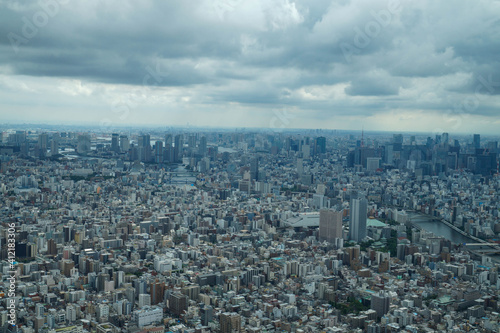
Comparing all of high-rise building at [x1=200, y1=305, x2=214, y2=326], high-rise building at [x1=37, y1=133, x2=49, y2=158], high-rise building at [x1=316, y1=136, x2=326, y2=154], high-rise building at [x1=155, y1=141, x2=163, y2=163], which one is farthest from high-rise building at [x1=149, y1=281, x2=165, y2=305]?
high-rise building at [x1=316, y1=136, x2=326, y2=154]

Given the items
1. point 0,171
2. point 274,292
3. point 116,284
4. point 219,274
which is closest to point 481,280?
point 274,292

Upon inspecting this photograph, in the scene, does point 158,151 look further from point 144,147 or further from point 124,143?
point 124,143

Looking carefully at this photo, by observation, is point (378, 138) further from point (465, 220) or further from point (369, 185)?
point (465, 220)

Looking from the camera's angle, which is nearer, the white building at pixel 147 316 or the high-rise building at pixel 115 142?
the white building at pixel 147 316

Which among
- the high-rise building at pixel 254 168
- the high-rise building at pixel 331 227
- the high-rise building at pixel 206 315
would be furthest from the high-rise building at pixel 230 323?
the high-rise building at pixel 254 168

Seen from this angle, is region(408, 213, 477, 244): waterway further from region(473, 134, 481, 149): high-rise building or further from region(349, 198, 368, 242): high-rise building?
region(473, 134, 481, 149): high-rise building

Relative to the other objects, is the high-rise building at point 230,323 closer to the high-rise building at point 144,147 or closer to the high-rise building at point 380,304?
the high-rise building at point 380,304

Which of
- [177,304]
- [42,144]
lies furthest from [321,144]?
[177,304]
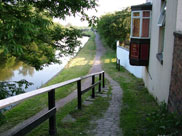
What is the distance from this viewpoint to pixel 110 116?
226 inches

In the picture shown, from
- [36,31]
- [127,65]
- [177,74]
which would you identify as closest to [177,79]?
[177,74]

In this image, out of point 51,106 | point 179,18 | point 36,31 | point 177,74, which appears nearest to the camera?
point 51,106

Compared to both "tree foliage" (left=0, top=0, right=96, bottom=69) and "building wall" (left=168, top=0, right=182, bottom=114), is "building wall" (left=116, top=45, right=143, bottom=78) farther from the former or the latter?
"building wall" (left=168, top=0, right=182, bottom=114)

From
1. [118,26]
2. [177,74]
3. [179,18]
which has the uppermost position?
[118,26]

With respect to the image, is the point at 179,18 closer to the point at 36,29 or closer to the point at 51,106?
the point at 36,29

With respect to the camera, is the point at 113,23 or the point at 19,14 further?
the point at 113,23

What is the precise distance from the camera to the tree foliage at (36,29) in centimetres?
391

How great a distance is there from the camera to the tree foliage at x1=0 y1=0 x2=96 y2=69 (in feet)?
12.8

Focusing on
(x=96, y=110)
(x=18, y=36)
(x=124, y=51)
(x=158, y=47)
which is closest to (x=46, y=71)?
(x=124, y=51)

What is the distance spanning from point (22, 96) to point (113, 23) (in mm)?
27809

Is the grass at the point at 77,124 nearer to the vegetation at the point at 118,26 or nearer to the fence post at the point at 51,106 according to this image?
the fence post at the point at 51,106

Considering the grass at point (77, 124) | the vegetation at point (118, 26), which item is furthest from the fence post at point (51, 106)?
the vegetation at point (118, 26)

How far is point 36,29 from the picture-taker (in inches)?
173

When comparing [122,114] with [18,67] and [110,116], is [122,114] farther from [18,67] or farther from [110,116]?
[18,67]
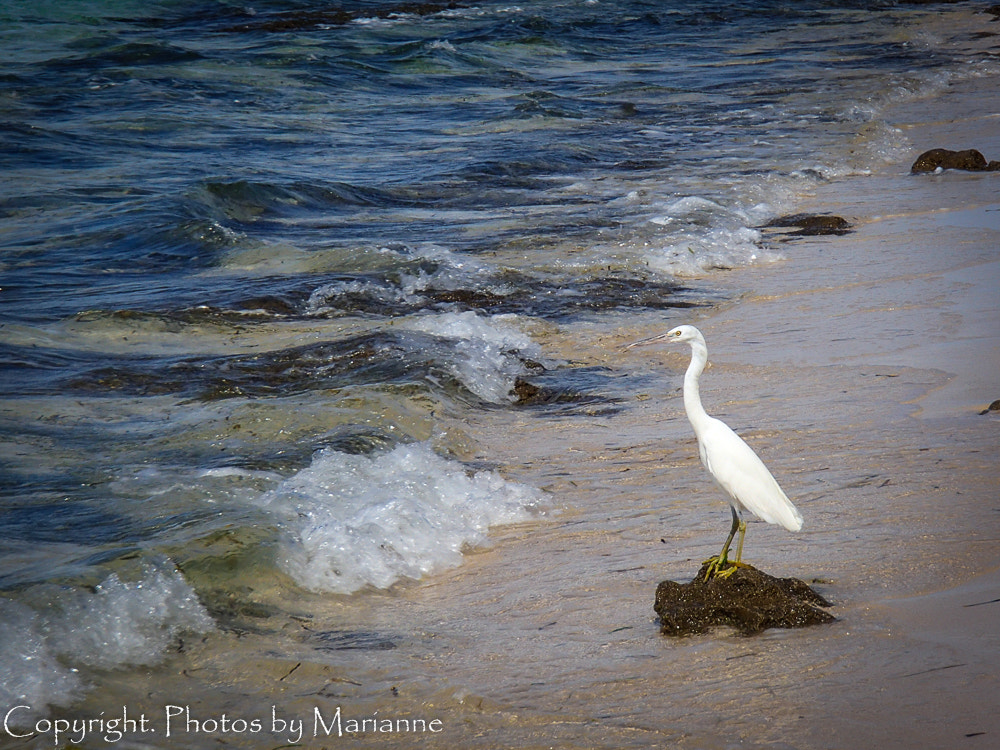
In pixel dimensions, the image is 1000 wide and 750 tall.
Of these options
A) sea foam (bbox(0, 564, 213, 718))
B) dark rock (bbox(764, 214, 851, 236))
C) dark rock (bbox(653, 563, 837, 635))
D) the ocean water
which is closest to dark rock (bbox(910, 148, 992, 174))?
the ocean water

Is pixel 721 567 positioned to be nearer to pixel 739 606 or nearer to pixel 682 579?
pixel 739 606

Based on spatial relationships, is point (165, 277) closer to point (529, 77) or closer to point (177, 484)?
point (177, 484)

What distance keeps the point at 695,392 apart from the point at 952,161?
314 inches

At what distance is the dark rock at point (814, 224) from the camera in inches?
339

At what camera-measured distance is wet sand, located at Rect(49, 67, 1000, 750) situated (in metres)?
2.71

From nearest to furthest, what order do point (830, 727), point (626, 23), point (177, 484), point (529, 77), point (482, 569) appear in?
1. point (830, 727)
2. point (482, 569)
3. point (177, 484)
4. point (529, 77)
5. point (626, 23)

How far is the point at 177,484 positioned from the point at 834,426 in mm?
2946

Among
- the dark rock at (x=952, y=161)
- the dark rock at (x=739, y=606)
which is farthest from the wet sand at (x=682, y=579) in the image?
the dark rock at (x=952, y=161)

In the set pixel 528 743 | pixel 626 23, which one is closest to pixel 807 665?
pixel 528 743

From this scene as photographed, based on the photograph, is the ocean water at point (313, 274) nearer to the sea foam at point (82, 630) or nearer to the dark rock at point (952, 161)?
the sea foam at point (82, 630)

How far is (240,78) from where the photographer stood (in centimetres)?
Result: 1947

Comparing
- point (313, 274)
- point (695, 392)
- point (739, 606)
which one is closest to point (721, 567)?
point (739, 606)

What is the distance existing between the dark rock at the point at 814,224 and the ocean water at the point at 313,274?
25 cm

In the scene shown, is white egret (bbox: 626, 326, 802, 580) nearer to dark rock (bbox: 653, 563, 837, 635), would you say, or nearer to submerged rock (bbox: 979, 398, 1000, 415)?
dark rock (bbox: 653, 563, 837, 635)
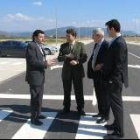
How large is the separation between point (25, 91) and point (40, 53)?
211 inches

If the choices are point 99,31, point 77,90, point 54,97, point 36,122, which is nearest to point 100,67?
□ □ □ □ □ □ □
**EXERCISE OBJECTIVE:** Write the full listing out again with every line unchanged, but include no pictures.

**FINISHED EXERCISE:**
Comparing all of high-rise building at [x1=200, y1=305, x2=214, y2=326], high-rise building at [x1=37, y1=133, x2=49, y2=158], high-rise building at [x1=316, y1=136, x2=326, y2=154], high-rise building at [x1=155, y1=141, x2=163, y2=163], which one is farthest from high-rise building at [x1=149, y1=281, x2=165, y2=305]?
high-rise building at [x1=316, y1=136, x2=326, y2=154]

Given the items
1. point 0,171
2. point 274,292
3. point 116,284
4. point 219,274
which is closest to point 481,280?
point 274,292

Upon inspecting this photograph, in the scene, does point 158,151 look further from point 144,147 or further from point 124,143?
point 124,143

Looking carefully at this photo, by observation, is point (378, 138) further from point (465, 220) or further from point (369, 185)?
point (465, 220)

Looking from the camera's angle, which is nearer, the white building at pixel 147 316 or the high-rise building at pixel 115 142?
the white building at pixel 147 316

Which among
- the high-rise building at pixel 254 168
- the high-rise building at pixel 331 227
- the high-rise building at pixel 206 315
would be furthest from the high-rise building at pixel 230 323?
the high-rise building at pixel 254 168

Seen from this angle, is region(408, 213, 477, 244): waterway further from region(473, 134, 481, 149): high-rise building or further from region(349, 198, 368, 242): high-rise building?
region(473, 134, 481, 149): high-rise building

Relative to the other objects, is the high-rise building at point 230,323 closer to the high-rise building at point 144,147 or closer to the high-rise building at point 380,304?
the high-rise building at point 380,304

Which of
- [177,304]
- [42,144]
lies furthest from [321,144]?
[177,304]
What is the distance from this viewpoint to pixel 110 116?
226 inches

In the picture shown, from
- [36,31]
- [127,65]
- [177,74]
which would you identify as closest to [177,79]?
[177,74]

In this image, out of point 51,106 | point 179,18 | point 36,31 | point 177,74, which appears nearest to the camera?
point 51,106

Compared to both "tree foliage" (left=0, top=0, right=96, bottom=69) and "building wall" (left=168, top=0, right=182, bottom=114), is "building wall" (left=116, top=45, right=143, bottom=78) farther from the former or the latter?
"building wall" (left=168, top=0, right=182, bottom=114)

From
1. [118,26]
2. [177,74]
3. [179,18]
which has the uppermost position?
[118,26]

With respect to the image, is the point at 179,18 closer to the point at 36,29 or closer to the point at 51,106?
the point at 36,29

With respect to the camera, is the point at 113,23 or the point at 19,14 further?
the point at 113,23

What is the precise distance from the camera to the tree foliage at (36,29) in centimetres?
391

How great a distance is there from the camera to the tree foliage at x1=0 y1=0 x2=96 y2=69 (in feet)?
12.8

Focusing on
(x=96, y=110)
(x=18, y=36)
(x=124, y=51)
(x=158, y=47)
which is closest to (x=46, y=71)?
(x=124, y=51)

What is the distance spanning from point (22, 96) to point (113, 23) (in mm)?
27809

Is the grass at the point at 77,124 nearer to the vegetation at the point at 118,26 or nearer to the fence post at the point at 51,106 according to this image?
the fence post at the point at 51,106

Considering the grass at point (77, 124) | the vegetation at point (118, 26), which item is furthest from the fence post at point (51, 106)?
the vegetation at point (118, 26)

How far is point 36,29 from the picture-taker (in inches)?
173

When comparing [122,114] with [18,67] and [110,116], is [122,114] farther from [18,67] or farther from [110,116]?
[18,67]
In pixel dimensions, the image is 1000 wide and 750 tall.
Of these options
A) sea foam (bbox(0, 564, 213, 718))
B) dark rock (bbox(764, 214, 851, 236))
C) dark rock (bbox(653, 563, 837, 635))
D) the ocean water
which is closest to dark rock (bbox(910, 148, 992, 174))?
the ocean water

Is pixel 721 567 positioned to be nearer to pixel 739 606 or nearer to pixel 682 579?
pixel 739 606

Based on spatial relationships, is point (165, 277) closer to point (529, 77) or closer to point (177, 484)?
point (177, 484)

What distance keeps the point at 695,392 apart from the point at 952,161?
314 inches

At what distance is the dark rock at point (814, 224) from the camera in inches?
339

At what camera-measured distance is wet sand, located at Rect(49, 67, 1000, 750) situated (in metres)?
2.71

From nearest to furthest, what order do point (830, 727), point (626, 23), point (177, 484), point (529, 77), point (482, 569) appear in?
1. point (830, 727)
2. point (482, 569)
3. point (177, 484)
4. point (529, 77)
5. point (626, 23)

How far is the point at 177,484 positioned from the point at 834,426 in mm?
2946

Among
- the dark rock at (x=952, y=161)
- the dark rock at (x=739, y=606)
which is farthest from the wet sand at (x=682, y=579) in the image?
the dark rock at (x=952, y=161)

In the set pixel 528 743 | pixel 626 23, which one is closest to pixel 807 665?
pixel 528 743

From this scene as photographed, based on the photograph, is the ocean water at point (313, 274) nearer to the sea foam at point (82, 630) or nearer to the dark rock at point (952, 161)?
the sea foam at point (82, 630)

How far is (240,78) from where the photographer stood (in centimetres)?
Result: 1947

Comparing
- point (313, 274)
- point (695, 392)
- point (739, 606)
which one is closest to point (721, 567)?
point (739, 606)

What is the distance existing between the dark rock at the point at 814,224 and the ocean water at the point at 313,274?
25 cm

In the scene shown, is white egret (bbox: 626, 326, 802, 580) nearer to dark rock (bbox: 653, 563, 837, 635), would you say, or nearer to submerged rock (bbox: 979, 398, 1000, 415)?
dark rock (bbox: 653, 563, 837, 635)
How large is the separation between point (25, 91) and point (40, 53)?
211 inches

If the choices are point 99,31, point 77,90, point 54,97, point 36,122, which is nearest to point 100,67?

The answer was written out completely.